TDS on Immovable Property u/s 194-IA

Before coming on the main article, let’s understand why there is a need for invoking such provisions of section 194-IA under income tax act, 1961.

There is a great need and importance of invoking such provisions in income tax so as to curb the circulation and flow of black money in India.

Many Real Estate dealers cast their transactions in such a way so as to avoid taxation and most transactions are done in cash so as to hide money trail i.e. cash transactions are easy to hide but the same transactions if any routed through banking channels; then there are fewer possibilities of concealing that transactions.

Moreover, there is also a provision that debars the seller to take consideration in cash exceeding 2,00,000/- INR in respect of such transaction.

Now coming to the main article, let’s discuss the provisions. Language of section 194-IA as per Bare act are as follows:

(1) Any person, being a transferee, responsible for paying (other than the person referred to in section 194LA) to a resident transferor any sum by way of consideration for transfer of any immovable property (other than agricultural land), shall, at the time of credit of such sum to the account of the transferor or at the time of payment of such sum in cash or by issue of a cheque or draft or by any other mode, whichever is earlier, deduct an amount equal to one per cent of such sum as income-tax thereon.

(2) No deduction under sub-section (1) shall be made where the consideration for the transfer of immovable property is less than 50 lakh rupees.

(3) The provisions of section 203A shall not apply to a person required to deduct tax in accordance with the provisions of this section.

Explanation.— For the purposes of this section,—
(a) “agricultural land” means agricultural land in India, not being a land situated in an area referred to in items (a) and (b) of sub-clause (iii) of clause (14) of section 2;

(b) “immovable property” means any land (other than agricultural land) or any building or part of a building.

The crux of the abovementioned section:

1) Applicability:- Applies to all types of person (being transferee) as defined u/s 2(31) and all resident transferor.

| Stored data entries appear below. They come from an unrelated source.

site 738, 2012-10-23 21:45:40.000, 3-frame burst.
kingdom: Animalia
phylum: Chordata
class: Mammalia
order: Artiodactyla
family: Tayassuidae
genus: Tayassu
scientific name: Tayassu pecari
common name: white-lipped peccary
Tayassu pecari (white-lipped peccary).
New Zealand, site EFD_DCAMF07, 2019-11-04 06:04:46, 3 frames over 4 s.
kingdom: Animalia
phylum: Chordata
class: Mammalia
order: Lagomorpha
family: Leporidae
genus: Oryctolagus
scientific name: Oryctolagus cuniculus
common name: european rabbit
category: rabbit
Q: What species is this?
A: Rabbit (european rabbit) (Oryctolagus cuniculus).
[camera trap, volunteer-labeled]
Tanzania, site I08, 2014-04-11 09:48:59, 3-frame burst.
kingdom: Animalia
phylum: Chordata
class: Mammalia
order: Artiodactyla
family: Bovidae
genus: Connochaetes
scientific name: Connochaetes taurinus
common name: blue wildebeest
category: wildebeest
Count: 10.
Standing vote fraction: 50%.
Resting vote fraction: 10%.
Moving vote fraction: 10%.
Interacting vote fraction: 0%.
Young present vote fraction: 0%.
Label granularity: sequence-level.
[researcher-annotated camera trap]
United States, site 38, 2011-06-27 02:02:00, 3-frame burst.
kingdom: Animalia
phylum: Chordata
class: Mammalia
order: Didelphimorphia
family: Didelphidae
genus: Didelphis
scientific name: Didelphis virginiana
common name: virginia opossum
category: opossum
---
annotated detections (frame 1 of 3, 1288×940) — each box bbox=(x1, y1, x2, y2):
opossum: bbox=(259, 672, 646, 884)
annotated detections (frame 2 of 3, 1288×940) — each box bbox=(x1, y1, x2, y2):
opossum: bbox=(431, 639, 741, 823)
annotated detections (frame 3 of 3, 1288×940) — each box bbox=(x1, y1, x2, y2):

It Applies to all types of immovable property except agricultural land.

(i) The person deducting the tax is not required to obtain TAN.
(ii) TDS is required to be made only if consideration exceeds 50 lakhs INR.

2) Time of deduction of tax:- Tax shall be deducted at the time of credit of such sum to the account of the transferor or at the time of payment of such sum in cash or by the issue of a cheque or draft or by any other mode, whichever is earlier.

3) Rate of TDS: Tax shall be deducted at the rate of 1%.

4) What if PAN is not furnished by the deductee: Section 206AA, as inserted with effect from 1-4-2010, provides as under:

Every person whose receipts are subject to deduction of tax at source (i.e., the deductee) shall furnish his PAN to the deductor. If such person does not furnish PAN to the deductor, the deductor will deduct tax at source at higher of the following rates:

(a) the rate prescribed in the Act; or
(b) at the rate in force, i.e., the rate mentioned in the Finance Act; or
(c) at the rate of 20%.

Where the PAN provided to the deductor is invalid or does not belong to the deductee, it shall be deemed that the deductee has not furnished his PAN to the deductor and above provisions shall apply accordingly. Let’s understand it by way of an example

Example No. 1:

Suppose there was an immovable property owned by Pushp Kumar Sahu whose market value is 5 Crores INR. The said property was sold by Pushp Kumar Sahu to Mr. Uday Kumar Sahu at a consideration of 5.5 Crores.

Now there is a liability on Mr. Uday to deduct tax @ 1% of the said consideration i.e. 5,50,000/- and the same should  be paid to the credit of the Central Government within a period of thirty days from the end of the month in which the deduction is made and shall be accompanied by a challan-cum-statement in Form No. 26QB.

Note: After filing Challan cum statement 26QB, Deductor requires to issue Form 16B (TDS Certificate) to the deductee.

Example No. 2:

Suppose there were three brothers named Pushp, Mohit and Rishab, they are co-owners of an immovable property. They sold that property to Laxminayaran & associates (partnership firm) at a consideration of 1.45 Crores. Now the question arises that whether the Laxminarayan & associates needs to deduct TDS on such consideration.

The answer is no, as the property is owned by three persons, individual consideration per person does not exceed 50 lakh INR, therefore no requirement for TDS u/s 194-IA. Reliance can be placed on the judgment passed by the Delhi Bench of the Income Tax Appellate Tribunal in case of Vinod Soni and others (Taxpayers).